Synthesis and solution structure of an S‐glycosylated cyclic hexapeptide: Evidence for conformational change induced by glycosylation

Synthesis and conformational analysis of the S‐glycosylated cyclic hexapeptide cyclo(‐d‐Pro¹‐Phe²‐Cys³(tetra‐O‐acetyl‐β‐d‐galactopyranosyl)‐Trp⁴‐Lys(Z)⁵‐Phe⁶‐) I was carried out to examine the influence of a saccharide residue in position i of a standard β‐turn on the formation of reverse turns and on the biological activity. Synthesis was carried out in the liquid phase employing a galactosylated cysteine building block. The cyclization reagents DPPA/NaHCO₃ avoided high dilution conditions.
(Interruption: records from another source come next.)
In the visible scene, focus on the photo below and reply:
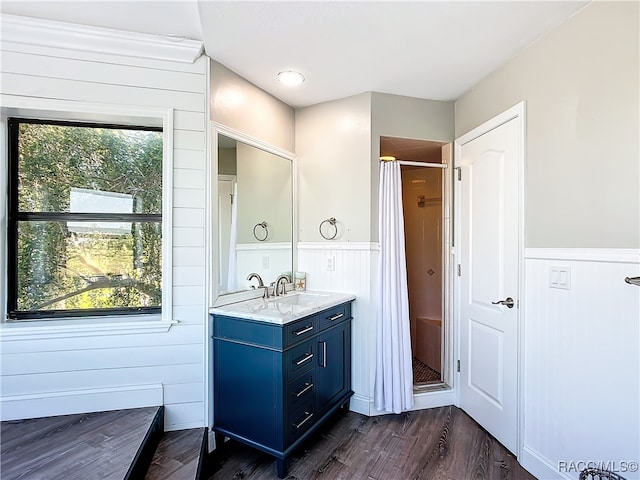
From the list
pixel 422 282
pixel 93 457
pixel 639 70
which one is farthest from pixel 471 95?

Spectroscopic data were extracted from homo‐ and heteronuclear 2D‐NMR techniques (TOCSY, NOESY, HMQC, HMQC‐TOCSY, HMBCS‐270). For structural refinement restrained molecular dynamics (MD) simulations in vacuo and with explicit DMSO as solvent were performed. Finally, simulations in DMSO without experimental restraints provided insight in stability and dynamics of the structural model. A comparison of the S‐glycosylated Cys³ peptide with the analogous Thr³ peptide exhibits a similar overall conformation of the hexapeptide [βII’d‐Pro‐Phe and another β‐turn about Trp⁴‐Lys⁵(Z)]. However, the latter shows a distinct dynamic flip βI, βII in the glycopeptide, whereas the Thr‐analogue only populates βI. This influence is attributed to a βI stabilizing effect of a hydrogen bridge of Thr‐O, in position i to the NH of the amino acid in position i+ 2, which is lacking in the glycosylated compound.